Colorful Japan is the Stedelijk Museum’s posthumous tribute to Japanese graphic designer Shigeru Watano (1937-2012) and features 226 Japanese posters on display in the Gallery of Honor. Watano, who lived in the Netherlands, was a vital link between the Stedelijk and numerous Japanese designers. Through his help, the Stedelijk was able to acquire many Japanese posters, and Japanese designers generously donated their work to the museum. In 2018, DNP Foundation for Cultural Promotion presented us with a lavish gift of 92 posters, thanks to which the Stedelijk collection of 800 Japanese posters is leading in Europe.

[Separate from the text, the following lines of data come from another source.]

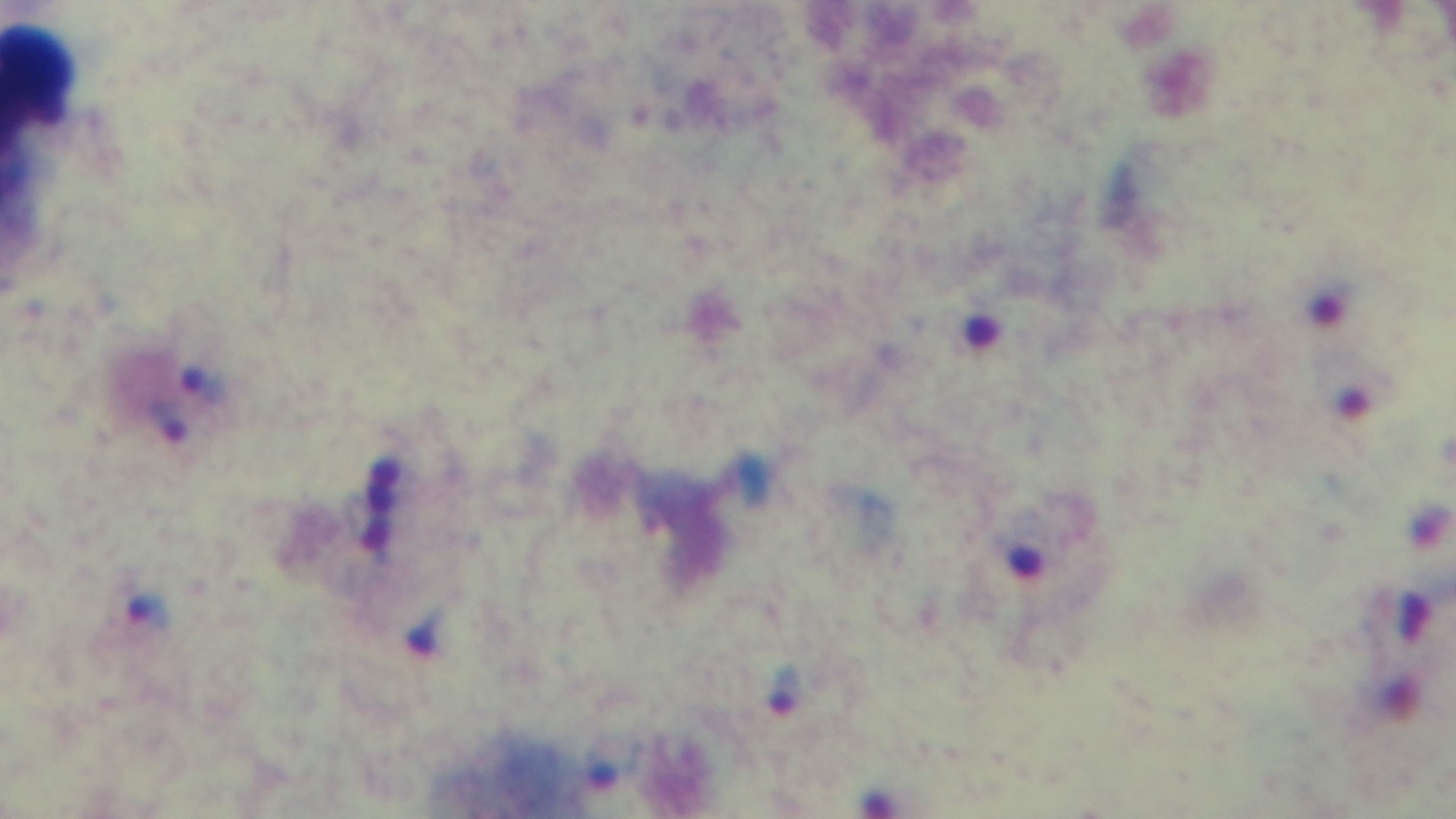

objective = 100x oil immersion
stain = Giemsa
malaria status = infected
preparation = thick smear
capture = mounted 4K digital camera
modality = light microscopy
field of view = single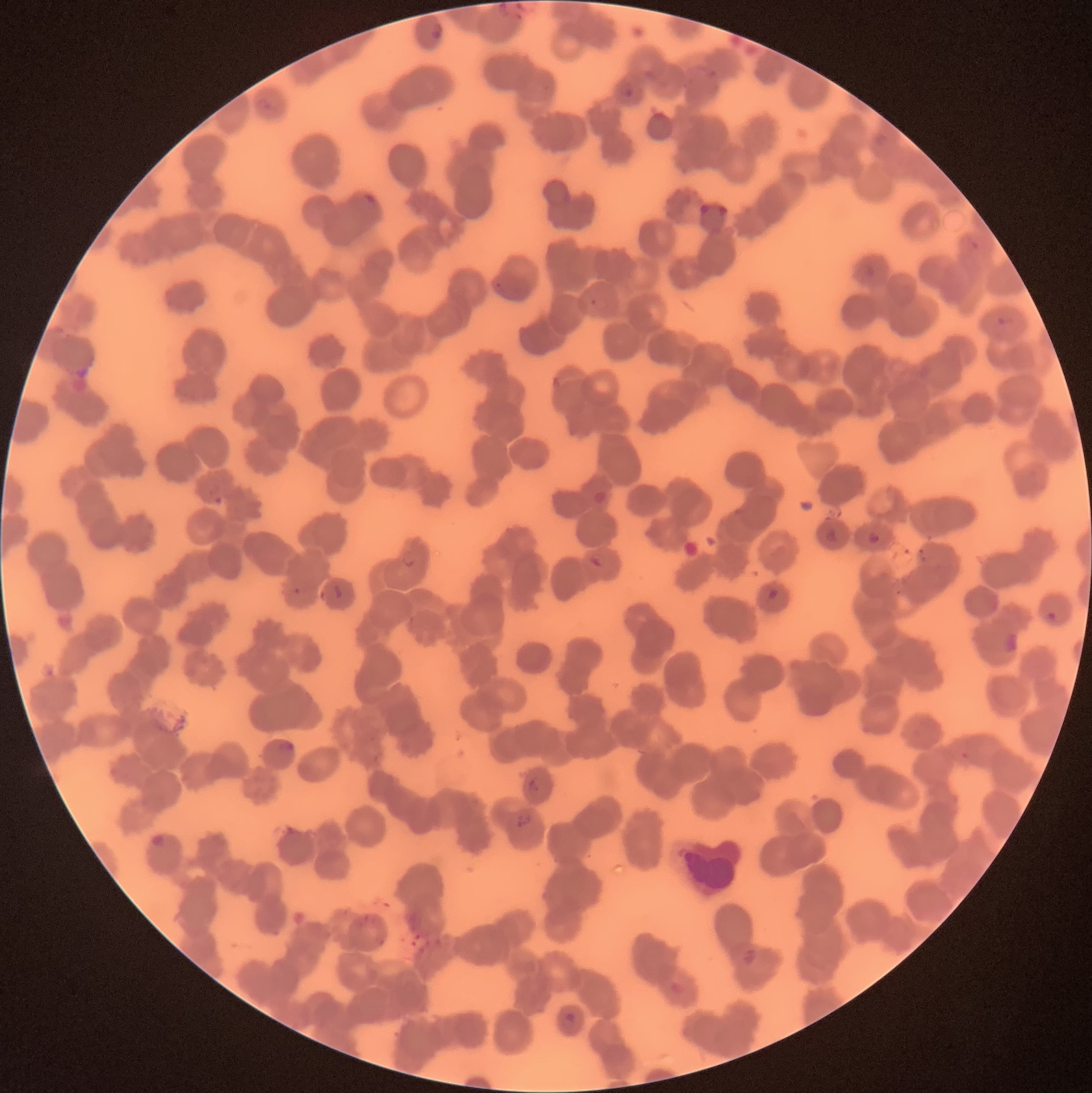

The exhibition showcases a cross-section of Japan’s unique graphic design with work by designers such as amongst others Hiroshi Ochi, Kazumasa Nagai, Ikko Tanaka, Yusaku Kamekura, Mitsuo Katsui, Shigeo Fukuda, U.G. Sato, Ken Miki and Eiko Ishioka. The oldest poster dates from 1937, the most recent from 2018. One wall of the exhibition is devoted exclusively to the internationally-famed graphic designer and artist Tadanori Yokoo. In 1974, with the help of Watano, the Stedelijk was the first European institute to display his work.
Spotlighting 226 Japanese posters from our collection, Colorful Japan literally explodes with color. With posters floor-to-ceiling, the Hall of Honor walls immerses visitors in a kaleidoscopic world.
(Curator Carolien Glazenburg)
Compared to its European cousin, Japanese poster design is a relatively recent discipline. It wasn’t until the early 20th century that posters became used for advertising.The posters vary widely in style; some flaunt vivid tones, and others are quiet, reserved and minimal. Japanese designers explore a very different visual language to that found in Europe. Japanese visual culture is less direct and morenuanced, very often poetic. Meaning that, to our eyes, the image doesn’t always seem to match the subject, like a magnified character with a lyrical text for a pop concert, for instance.
Japanese characters play an important decorative role when positioned horizontally (European style) and vertically (the traditional Japanese manner). Particularly after World War II, designers use photography to great effect as the medium becomes rapidly accessible and Japanese manufacturers like Canon and Nikon became major players.